Chronic back pain may reshape how the brain processes more than just signals from the spine.
People living with chronic back pain may experience ordinary sounds as unusually intense, according to new research from the University of Colorado Anschutz.
The study, published in Annals of Neurology, links this increased sound sensitivity to measurable differences in brain activity. The findings suggest that chronic back pain involves changes in the brain that extend beyond the spine. Researchers also report that a targeted therapy may help reduce this heightened response.
“Our findings validate what many patients have been saying for years that everyday sounds genuinely feel harsher and more intense. Their brains are responding differently, in regions that process both the loudness of sound and its emotional impact. This tells us chronic back pain isn’t just about the back. There’s a broader sensory amplification happening in the brain, and that opens the door for treatments that can help turn that volume down,” said the paper’s senior author Yoni Ashar, PhD, assistant professor of internal medicine and co-director of the Pain Science Program at the University of Colorado Anschutz School of Medicine.

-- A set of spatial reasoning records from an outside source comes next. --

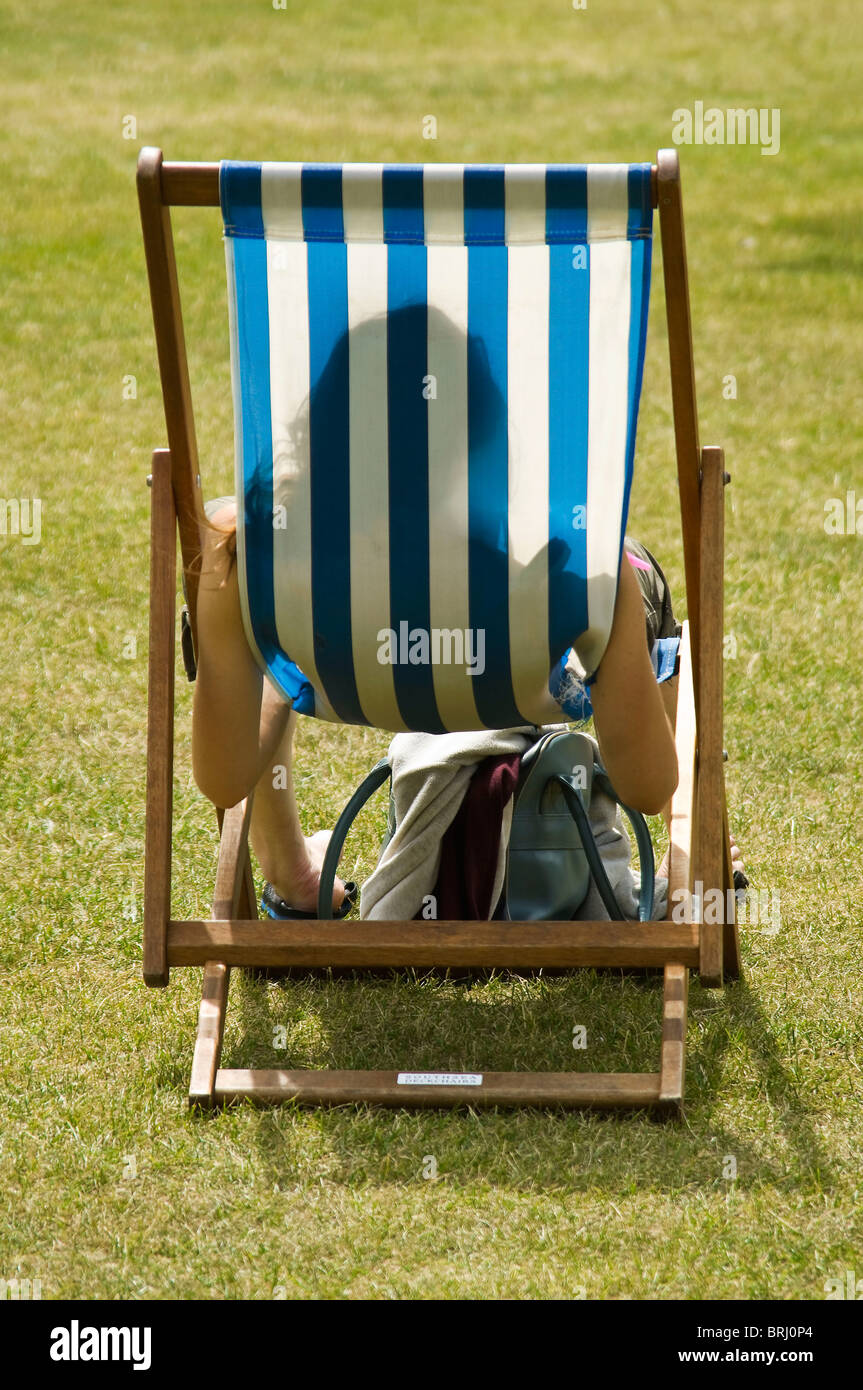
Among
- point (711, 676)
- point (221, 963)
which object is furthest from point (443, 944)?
point (711, 676)

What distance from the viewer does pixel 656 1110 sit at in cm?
252

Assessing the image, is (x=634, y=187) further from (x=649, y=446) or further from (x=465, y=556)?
(x=649, y=446)

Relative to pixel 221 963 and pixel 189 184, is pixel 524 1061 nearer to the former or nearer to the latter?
pixel 221 963

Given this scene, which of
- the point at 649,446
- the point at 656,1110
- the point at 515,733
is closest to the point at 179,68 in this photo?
the point at 649,446

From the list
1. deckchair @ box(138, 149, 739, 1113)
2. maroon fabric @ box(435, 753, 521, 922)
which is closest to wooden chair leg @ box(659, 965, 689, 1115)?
deckchair @ box(138, 149, 739, 1113)

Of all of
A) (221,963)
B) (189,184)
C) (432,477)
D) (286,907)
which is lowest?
(286,907)

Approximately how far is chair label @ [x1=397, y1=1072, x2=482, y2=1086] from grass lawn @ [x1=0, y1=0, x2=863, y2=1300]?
5 cm

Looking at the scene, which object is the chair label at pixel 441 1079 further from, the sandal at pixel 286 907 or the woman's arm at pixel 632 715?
the sandal at pixel 286 907

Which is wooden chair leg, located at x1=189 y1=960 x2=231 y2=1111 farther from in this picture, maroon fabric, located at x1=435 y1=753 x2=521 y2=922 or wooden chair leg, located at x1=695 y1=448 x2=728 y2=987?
wooden chair leg, located at x1=695 y1=448 x2=728 y2=987

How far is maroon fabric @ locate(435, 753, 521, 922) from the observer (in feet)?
9.78

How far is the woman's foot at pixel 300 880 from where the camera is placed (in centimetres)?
313

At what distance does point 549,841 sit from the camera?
2914 mm

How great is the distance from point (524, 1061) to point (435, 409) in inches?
42.7
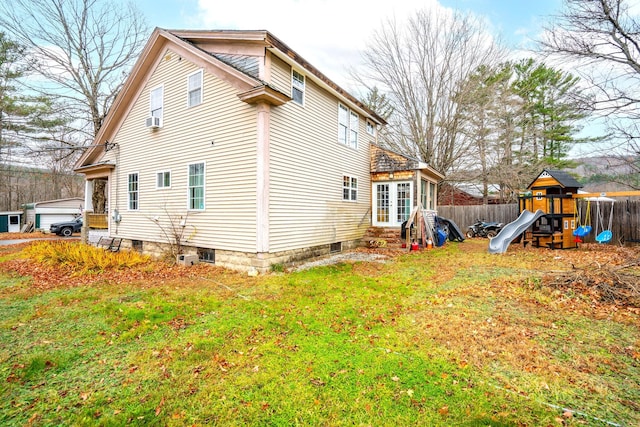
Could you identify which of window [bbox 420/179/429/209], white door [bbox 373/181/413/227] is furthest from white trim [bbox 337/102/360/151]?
window [bbox 420/179/429/209]

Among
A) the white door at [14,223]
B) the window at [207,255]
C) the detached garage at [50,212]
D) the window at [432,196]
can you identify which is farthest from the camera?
the white door at [14,223]

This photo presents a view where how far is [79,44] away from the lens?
16281mm

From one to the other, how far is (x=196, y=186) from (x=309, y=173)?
3.55 m

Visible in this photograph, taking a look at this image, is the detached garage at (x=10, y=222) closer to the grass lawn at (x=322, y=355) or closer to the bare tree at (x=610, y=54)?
the grass lawn at (x=322, y=355)

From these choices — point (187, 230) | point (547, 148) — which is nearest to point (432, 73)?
point (547, 148)

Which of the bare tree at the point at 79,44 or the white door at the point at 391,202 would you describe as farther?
the bare tree at the point at 79,44

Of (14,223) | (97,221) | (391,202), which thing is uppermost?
(391,202)

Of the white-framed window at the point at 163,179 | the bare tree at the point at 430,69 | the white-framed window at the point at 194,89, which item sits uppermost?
the bare tree at the point at 430,69

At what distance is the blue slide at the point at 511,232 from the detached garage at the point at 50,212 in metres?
30.3

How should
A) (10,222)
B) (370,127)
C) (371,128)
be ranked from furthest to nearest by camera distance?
(10,222) → (371,128) → (370,127)

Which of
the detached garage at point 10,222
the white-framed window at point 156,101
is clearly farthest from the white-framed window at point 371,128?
the detached garage at point 10,222

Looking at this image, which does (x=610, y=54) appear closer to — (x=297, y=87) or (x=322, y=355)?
(x=297, y=87)

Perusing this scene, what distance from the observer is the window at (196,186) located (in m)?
9.13

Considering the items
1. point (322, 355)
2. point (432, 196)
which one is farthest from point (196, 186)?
point (432, 196)
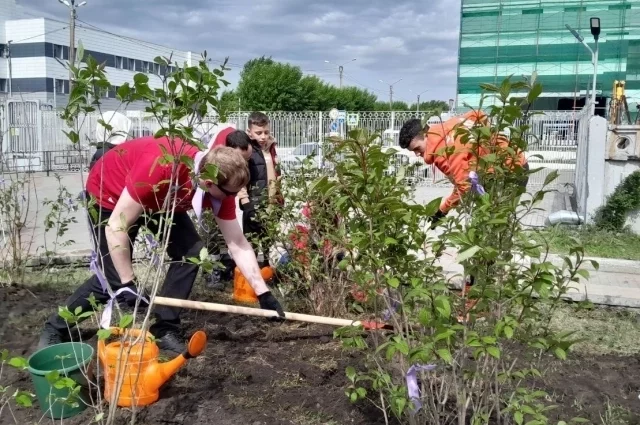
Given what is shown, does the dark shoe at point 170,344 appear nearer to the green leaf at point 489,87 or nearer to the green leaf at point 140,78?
the green leaf at point 140,78

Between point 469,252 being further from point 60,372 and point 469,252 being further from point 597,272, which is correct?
point 597,272

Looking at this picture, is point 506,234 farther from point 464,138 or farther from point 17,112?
point 17,112

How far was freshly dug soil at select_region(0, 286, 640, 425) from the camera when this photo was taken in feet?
8.43

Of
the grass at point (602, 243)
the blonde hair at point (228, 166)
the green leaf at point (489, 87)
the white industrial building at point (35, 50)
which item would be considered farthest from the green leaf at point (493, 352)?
the white industrial building at point (35, 50)

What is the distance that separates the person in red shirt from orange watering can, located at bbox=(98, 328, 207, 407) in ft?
0.81

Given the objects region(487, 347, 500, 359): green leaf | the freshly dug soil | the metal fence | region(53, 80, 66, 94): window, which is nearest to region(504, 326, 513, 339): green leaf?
region(487, 347, 500, 359): green leaf

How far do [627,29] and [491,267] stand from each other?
41.0m

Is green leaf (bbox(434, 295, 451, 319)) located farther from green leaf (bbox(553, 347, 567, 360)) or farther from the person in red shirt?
the person in red shirt

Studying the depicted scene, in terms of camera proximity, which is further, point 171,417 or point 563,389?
point 563,389

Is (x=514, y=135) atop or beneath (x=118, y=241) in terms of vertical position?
atop

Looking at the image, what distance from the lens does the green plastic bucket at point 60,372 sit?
2408mm

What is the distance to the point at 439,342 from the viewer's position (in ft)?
5.80

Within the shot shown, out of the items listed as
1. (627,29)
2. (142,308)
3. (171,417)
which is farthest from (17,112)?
(627,29)

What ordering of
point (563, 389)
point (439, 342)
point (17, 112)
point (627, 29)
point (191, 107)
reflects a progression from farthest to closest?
point (627, 29) < point (17, 112) < point (563, 389) < point (191, 107) < point (439, 342)
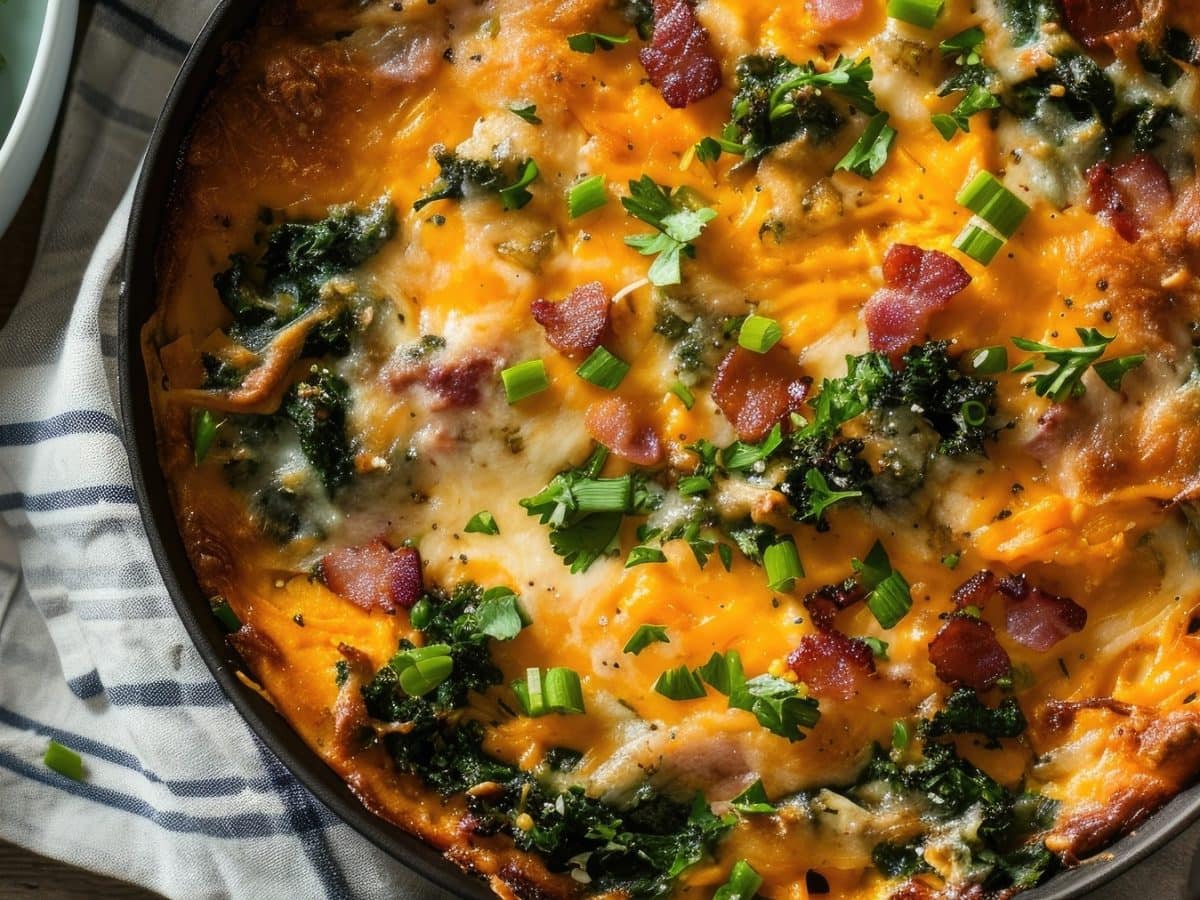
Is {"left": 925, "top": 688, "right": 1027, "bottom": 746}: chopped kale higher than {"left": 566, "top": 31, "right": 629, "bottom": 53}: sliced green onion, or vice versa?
{"left": 566, "top": 31, "right": 629, "bottom": 53}: sliced green onion

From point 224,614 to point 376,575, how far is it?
379 millimetres

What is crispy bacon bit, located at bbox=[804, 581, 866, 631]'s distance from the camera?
10.9 ft

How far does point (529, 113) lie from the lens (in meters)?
3.43

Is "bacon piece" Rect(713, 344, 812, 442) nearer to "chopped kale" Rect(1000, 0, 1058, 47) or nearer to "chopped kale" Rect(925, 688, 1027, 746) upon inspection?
"chopped kale" Rect(925, 688, 1027, 746)

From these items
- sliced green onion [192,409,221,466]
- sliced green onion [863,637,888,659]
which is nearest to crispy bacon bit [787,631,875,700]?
sliced green onion [863,637,888,659]

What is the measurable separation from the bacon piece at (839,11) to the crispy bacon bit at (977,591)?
1.42 m

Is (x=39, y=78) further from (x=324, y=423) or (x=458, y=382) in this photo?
(x=458, y=382)

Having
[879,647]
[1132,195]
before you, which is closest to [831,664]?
[879,647]

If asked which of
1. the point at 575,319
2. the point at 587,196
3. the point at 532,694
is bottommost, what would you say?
the point at 532,694

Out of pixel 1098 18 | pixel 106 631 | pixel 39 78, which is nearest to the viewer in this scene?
pixel 1098 18

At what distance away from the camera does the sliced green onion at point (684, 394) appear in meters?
3.39

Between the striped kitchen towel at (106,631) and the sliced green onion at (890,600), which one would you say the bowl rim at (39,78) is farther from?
the sliced green onion at (890,600)

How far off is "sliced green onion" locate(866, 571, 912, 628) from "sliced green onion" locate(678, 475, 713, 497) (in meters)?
0.48

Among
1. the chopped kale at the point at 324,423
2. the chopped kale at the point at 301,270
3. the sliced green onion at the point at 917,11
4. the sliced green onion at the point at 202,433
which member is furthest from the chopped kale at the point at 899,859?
the sliced green onion at the point at 917,11
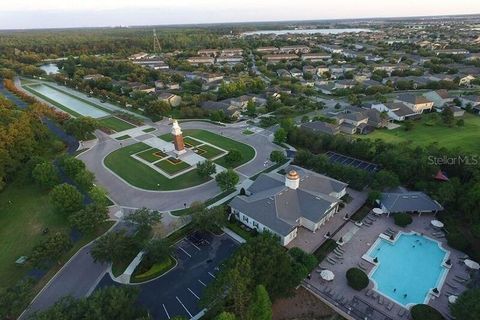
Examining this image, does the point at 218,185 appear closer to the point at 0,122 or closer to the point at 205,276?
the point at 205,276

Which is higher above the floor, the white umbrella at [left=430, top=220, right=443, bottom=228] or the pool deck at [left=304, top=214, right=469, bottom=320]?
the white umbrella at [left=430, top=220, right=443, bottom=228]

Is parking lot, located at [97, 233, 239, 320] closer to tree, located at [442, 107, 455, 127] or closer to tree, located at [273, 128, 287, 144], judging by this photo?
tree, located at [273, 128, 287, 144]

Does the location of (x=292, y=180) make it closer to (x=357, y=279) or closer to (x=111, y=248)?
(x=357, y=279)

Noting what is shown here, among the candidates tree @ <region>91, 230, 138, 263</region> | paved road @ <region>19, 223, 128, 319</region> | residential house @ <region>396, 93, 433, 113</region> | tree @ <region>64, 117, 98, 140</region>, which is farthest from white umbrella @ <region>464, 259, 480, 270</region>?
tree @ <region>64, 117, 98, 140</region>

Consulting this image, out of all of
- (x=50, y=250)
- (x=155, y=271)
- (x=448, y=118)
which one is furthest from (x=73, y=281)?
(x=448, y=118)

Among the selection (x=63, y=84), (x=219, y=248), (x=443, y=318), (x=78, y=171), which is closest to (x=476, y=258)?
(x=443, y=318)

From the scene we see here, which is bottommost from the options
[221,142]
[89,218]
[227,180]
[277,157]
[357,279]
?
[221,142]
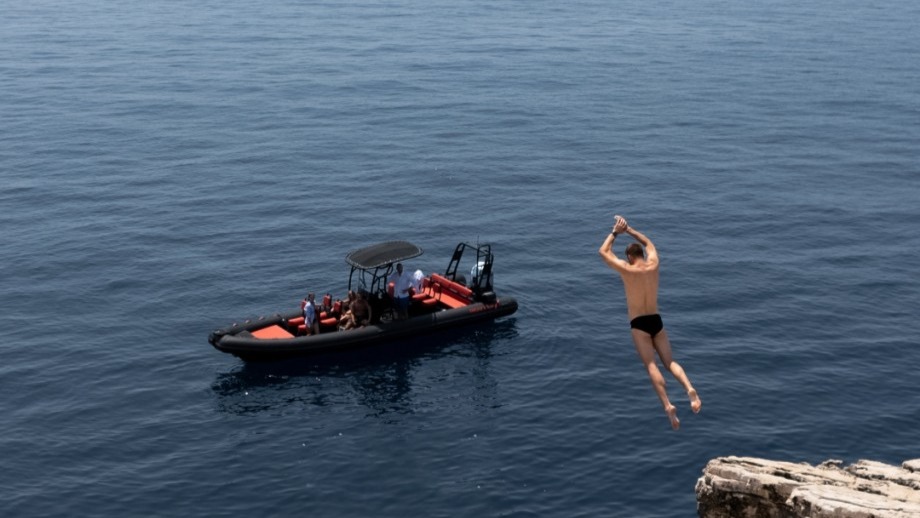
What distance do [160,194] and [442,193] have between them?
15.8 metres

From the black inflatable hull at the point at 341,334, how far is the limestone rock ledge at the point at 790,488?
26245mm

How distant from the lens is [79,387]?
44.8m

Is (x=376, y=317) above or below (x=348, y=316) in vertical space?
below

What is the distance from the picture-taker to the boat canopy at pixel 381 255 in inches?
1897

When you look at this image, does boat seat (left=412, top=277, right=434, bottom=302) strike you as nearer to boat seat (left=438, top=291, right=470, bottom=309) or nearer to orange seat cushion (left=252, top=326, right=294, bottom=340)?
boat seat (left=438, top=291, right=470, bottom=309)

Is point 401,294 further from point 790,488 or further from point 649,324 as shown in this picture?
point 649,324

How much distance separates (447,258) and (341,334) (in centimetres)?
1215

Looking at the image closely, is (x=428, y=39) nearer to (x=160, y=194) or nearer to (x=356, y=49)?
(x=356, y=49)

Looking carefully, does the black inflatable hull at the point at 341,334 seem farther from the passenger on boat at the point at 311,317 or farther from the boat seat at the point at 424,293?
the boat seat at the point at 424,293

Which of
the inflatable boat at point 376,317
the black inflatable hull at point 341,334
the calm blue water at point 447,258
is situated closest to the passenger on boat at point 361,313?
the inflatable boat at point 376,317

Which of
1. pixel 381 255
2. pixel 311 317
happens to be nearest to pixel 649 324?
pixel 311 317

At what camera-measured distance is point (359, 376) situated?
46.8 m

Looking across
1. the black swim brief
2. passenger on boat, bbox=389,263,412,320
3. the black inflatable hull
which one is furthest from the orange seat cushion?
the black swim brief

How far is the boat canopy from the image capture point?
48.2 meters
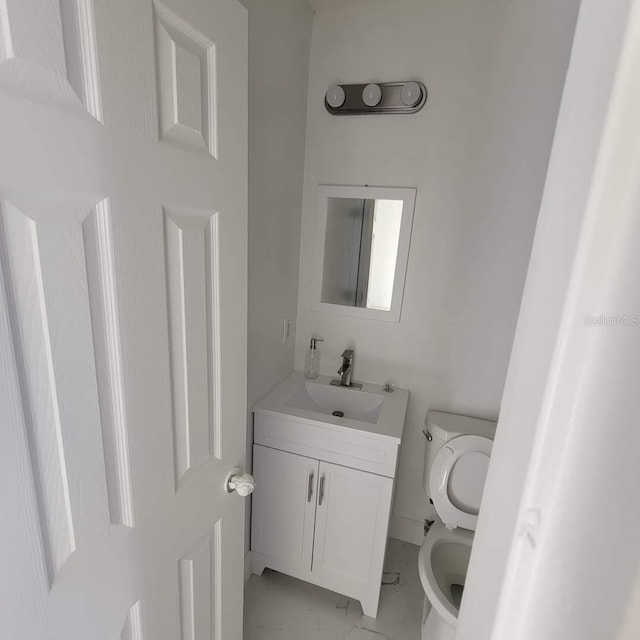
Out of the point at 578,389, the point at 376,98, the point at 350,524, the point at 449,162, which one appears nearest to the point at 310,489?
the point at 350,524

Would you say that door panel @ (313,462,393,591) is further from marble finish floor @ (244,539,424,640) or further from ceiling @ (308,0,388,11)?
ceiling @ (308,0,388,11)

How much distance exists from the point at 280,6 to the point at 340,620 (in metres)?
2.44

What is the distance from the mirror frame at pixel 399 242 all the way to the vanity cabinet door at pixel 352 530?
0.72m

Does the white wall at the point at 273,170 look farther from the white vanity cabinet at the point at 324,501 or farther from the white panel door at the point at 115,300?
the white panel door at the point at 115,300

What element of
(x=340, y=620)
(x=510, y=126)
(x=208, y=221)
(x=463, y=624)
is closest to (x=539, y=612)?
(x=463, y=624)

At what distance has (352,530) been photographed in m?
1.51

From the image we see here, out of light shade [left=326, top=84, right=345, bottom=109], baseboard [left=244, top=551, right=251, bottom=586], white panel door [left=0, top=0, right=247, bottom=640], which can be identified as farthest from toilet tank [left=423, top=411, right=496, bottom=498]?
light shade [left=326, top=84, right=345, bottom=109]

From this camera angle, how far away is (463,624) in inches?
24.0

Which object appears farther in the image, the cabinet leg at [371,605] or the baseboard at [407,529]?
the baseboard at [407,529]

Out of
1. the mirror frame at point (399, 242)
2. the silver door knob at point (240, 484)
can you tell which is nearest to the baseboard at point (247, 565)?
the silver door knob at point (240, 484)

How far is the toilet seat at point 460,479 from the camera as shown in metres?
1.47

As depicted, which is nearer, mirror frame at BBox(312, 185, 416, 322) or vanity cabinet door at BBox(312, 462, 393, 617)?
vanity cabinet door at BBox(312, 462, 393, 617)

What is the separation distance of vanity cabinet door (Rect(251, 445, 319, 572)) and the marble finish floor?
13 cm

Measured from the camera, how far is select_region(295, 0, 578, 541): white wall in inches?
55.5
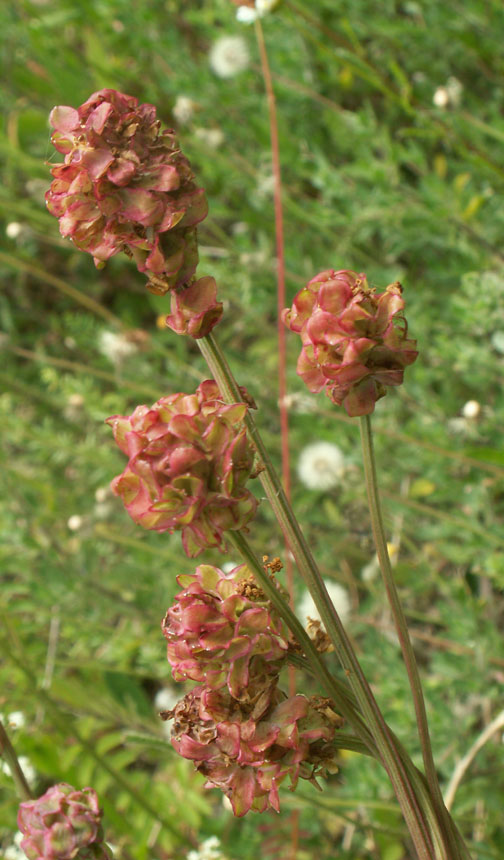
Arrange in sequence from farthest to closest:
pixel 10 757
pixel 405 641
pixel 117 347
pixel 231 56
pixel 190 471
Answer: pixel 231 56
pixel 117 347
pixel 10 757
pixel 405 641
pixel 190 471

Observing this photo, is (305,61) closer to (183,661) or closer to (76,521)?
(76,521)

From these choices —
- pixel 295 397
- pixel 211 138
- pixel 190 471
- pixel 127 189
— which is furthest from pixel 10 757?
pixel 211 138

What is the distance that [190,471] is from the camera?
58 cm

Brain Imaging Reveals Sensory Amplification
The research team examined both self-reported experiences and brain activity in 142 adults with chronic back pain and compared them with 51 adults who did not have pain. Every participant underwent MRI scanning.
During the scans, participants completed listening tasks and rated how unpleasant they found various sounds. At the same time, researchers measured activity in brain regions involved in processing sound and emotion.
The contrast between the two groups was striking. On average, people with chronic back pain showed stronger reactions to sound than 84 percent of pain-free participants.
Importantly, the differences did not appear in the brain’s earliest sound processing centers. Instead, they were observed in higher-level regions. Participants with chronic pain showed increased activity in the auditory cortex, which interprets sound, and in the insula, which plays a role in emotional and bodily awareness. They also showed reduced activity in the medial prefrontal cortex, an area that helps regulate emotional responses.